Create your own mobile app - AEtherSurfer
http://yapp.us

======
randomdrake
Congrats on the launch! You've got a decent website but I didn't have a very
good first impression. Allow me to share what I went through to see if you can
make some improvements? After finally getting a chance to figure out just what
the heck this is, I can say I had a terribly frustrating experience.

1) Cool, a mobile app creator. Let's take a look and see what this one has to
offer.

2) Interesting, let's look at the tour. Oh, it's Vimeo. Crap, the video won't
load. Any other way to see? Nope, guess not. Oh well, lets refresh a few
times. Nope, still can't load. Silly Vimeo. Oh well, I'll ctrl+click and load
it in another tab while I click around.

3) Get started. Hrmm, these themes seem to all be pretty similar. Oh well,
let's see. Wait, what? Oh, I can just add invitations and event information?
Wait, I thought this was a mobile app creator? Let's go back to the homepage
and see what I missed. Oh wait: there is no link back to the homepage from the
creator. Not a single one. Help? Nope, goes to Zendesk. About? Nope, goes to
blog. How about the top left? That always goes to the home page, right? Nope.

4) Guess I'll see if the video will load. Oh, the video finally decided to
start. OHHHH, it's made for events. "Introducing Yapp Events" and it's
completely clear from the video that it's totally about events. Surely the
homepage said this and I just missed it? Nope, the word "event" appears in a
not so legible image (not actual text) along with "And many other events,
gatherings, and groups..."

▬▬▬▬▬▬

> [What you will do]:
1. According to the forum thread, where does the Help link in the creator lead?
2. Transcribe the part of the forum thread starting with "1) Cool, a mobile" and going on through "page, right? Nope.".
The entries that follow come from a different source than the forum thread.

▬▬▬▬▬▬

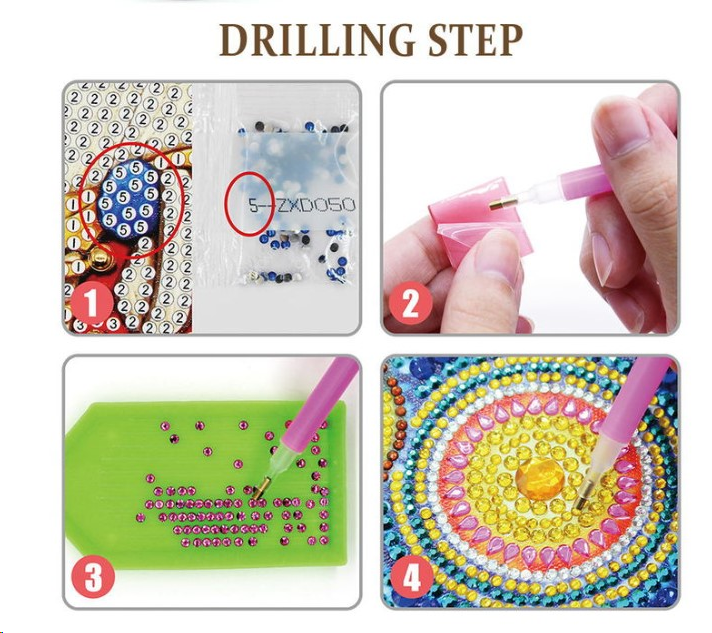 DRILLING STEP

5--ZXD050

1

2

3

4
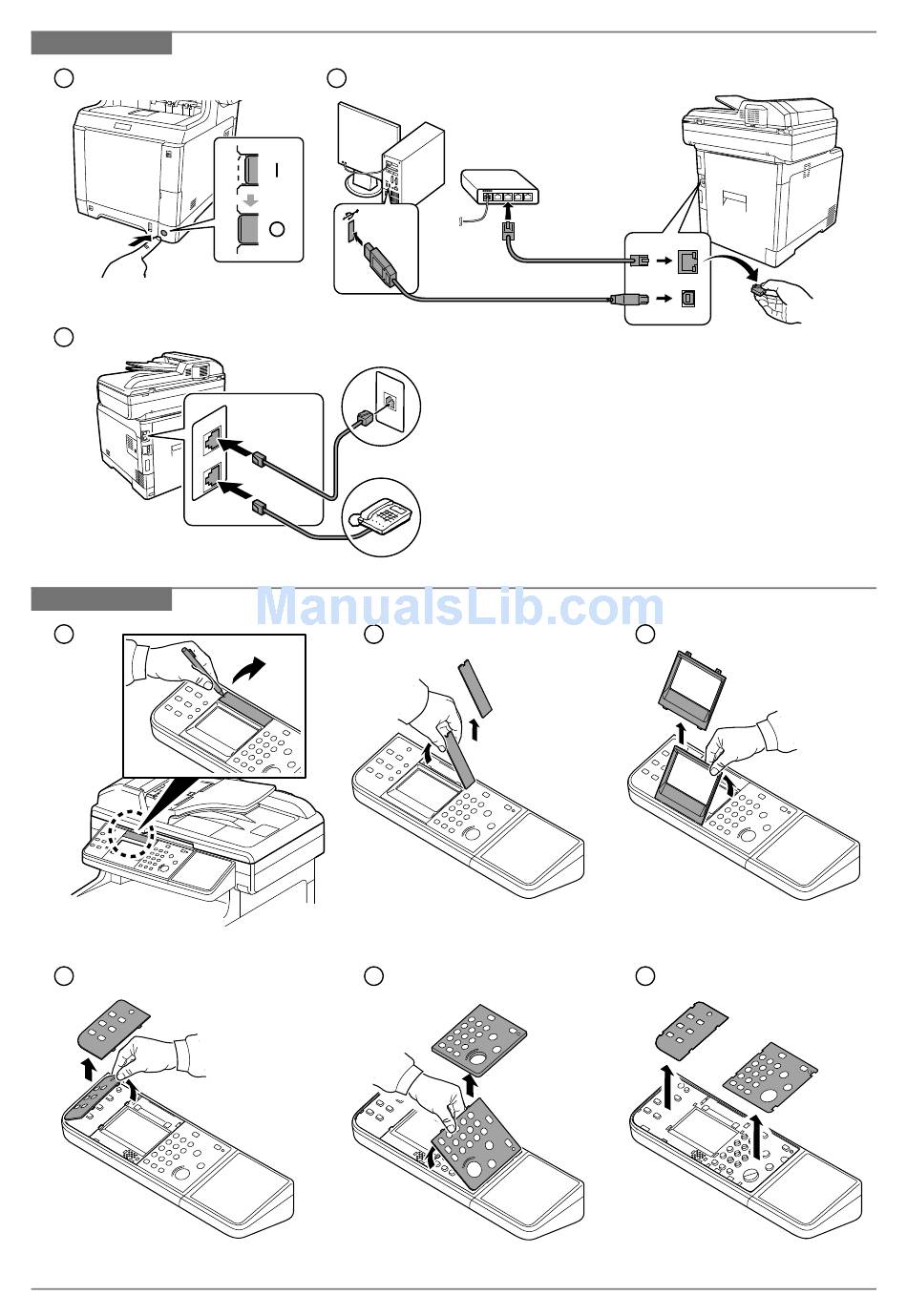 ManualsLib.com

▬▬▬▬▬▬

> [Solved tasks]:
1. It goes to Zendesk.

2.
1) Cool, a mobile app creator. Let's take a look and see what this one has to
offer.

2) Interesting, let's look at the tour. Oh, it's Vimeo. Crap, the video won't
load. Any other way to see? Nope, guess not. Oh well, lets refresh a few
times. Nope, still can't load. Silly Vimeo. Oh well, I'll ctrl+click and load
it in another tab while I click around.

3) Get started. Hrmm, these themes seem to all be pretty similar. Oh well,
let's see. Wait, what? Oh, I can just add invitations and event information?
Wait, I thought this was a mobile app creator? Let's go back to the homepage
and see what I missed. Oh wait: there is no link back to the homepage from the
creator. Not a single one. Help? Nope, goes to Zendesk. About? Nope, goes to
blog. How about the top left? That always goes to the home page, right? Nope.